Netball study wins Marsden and aims high

A study of the significance of netball in the lives of women in Aotearoa has won a Marsden grant for Professor Toni Bruce and Dr Margaret Henley from the University of Auckland.

Netball has woven itself through the lives of New Zealand women for more than 120 years, yet our lack of knowledge about its place in society is startling, say Professor Toni Bruce and Dr Margaret Henley from the University of Auckland.

Professor Bruce, from the University’s Faculty of Education and Social Work, and Dr Henley, from the Faculty of Arts, alongside Dr Bevan Erueti from Massey University, have won an $869,774 Marsden Standard Grant from the Royal Society Te Apārangi to address this gap.

They plan an investigation of netball’s intergenerational, historical and cultural importance for women of all ethnicities.

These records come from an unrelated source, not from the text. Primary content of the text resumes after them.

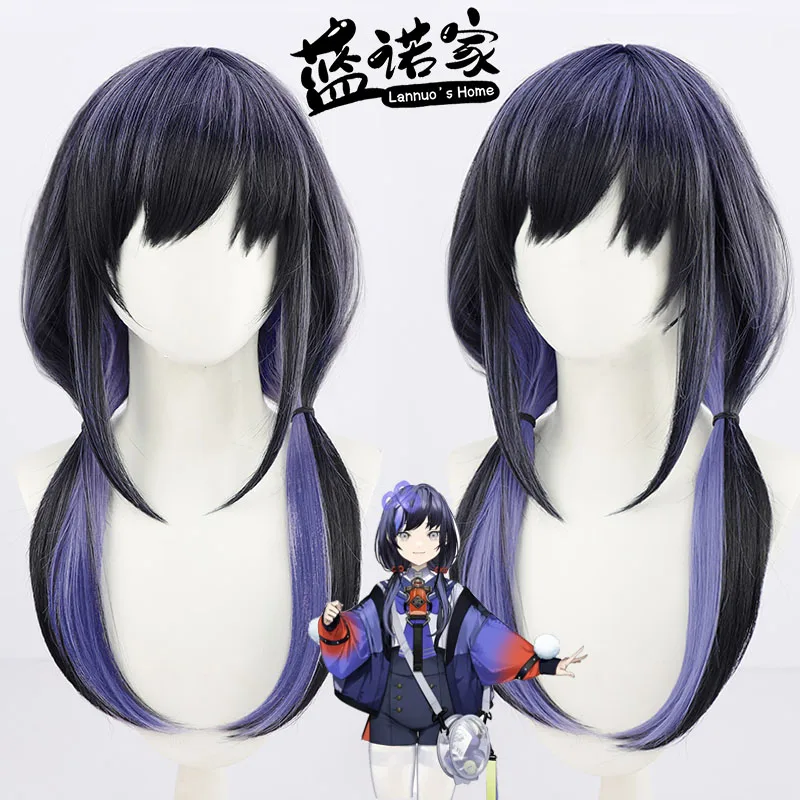 NIJISANJI vta 아이돌 비추얼 유튜버 걸즈 Vtuber 포토 네이 코스프레 가발 포니테일 혼합 보라색 긴 직모 헤드웨어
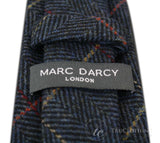 Muške kravate Marc Darcy s teksturom riblje kosti, klasične vintage retro, Eton mornarsko plave boje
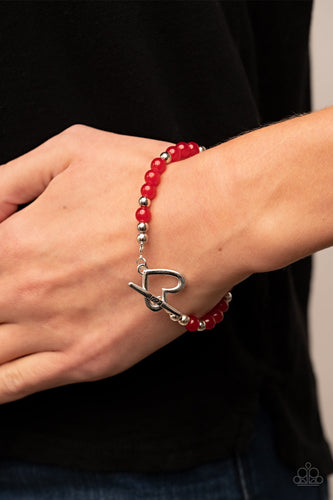 Paparazzi Following My Heart - Red - Bracelet - $5 Jewelry with Ashley Swint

“New Zealand was the first country to establish a national netball organisation,” says Professor Bruce, “and the upcoming 2024 centenary offers a unique opportunity to engage the nation in critically re-examining netball’s past and present, and thus enrich understandings of a sporting practice – developed, defined and run by women – that remains largely hidden from academic view.”
 

Professor Toni Bruce and Dr Margaret Henley: doing some field research at a netball game.

Professor Bruce and Dr Henley will use innovative and collaborative methods, including training volunteer ‘Heritage Sleuths’ to unearth hidden historical artefacts and collaborating with fan communities to evaluate emerging findings through conversational ‘roving chats’ at live games and via online netball sites.

They will also co-design case studies with Māori organisations and collaborate with journalists to share the results with netball fans in Aotearoa and beyond.

They hope the results will lead the theoretical development of sports fan research on female sports fans and reveal the transformative effects of Māori women’s involvement.

The also want to drive international discussions about gender imbalance and democratisation of national archives and deepen understanding of sport’s intergenerational contribution to women’s social wellbeing.

Marsden success

A total of 36 University of Auckland researchers have been successful in this year’s Marsden round, with 14 having been awarded Fast Start grants worth $5.04 million and 22 Standard grants worth $19,275 million.

Te Pūtea Rangahau a Marsden, the Marsden Fund, is managed by Royal Society Te Apārangi on behalf of the government.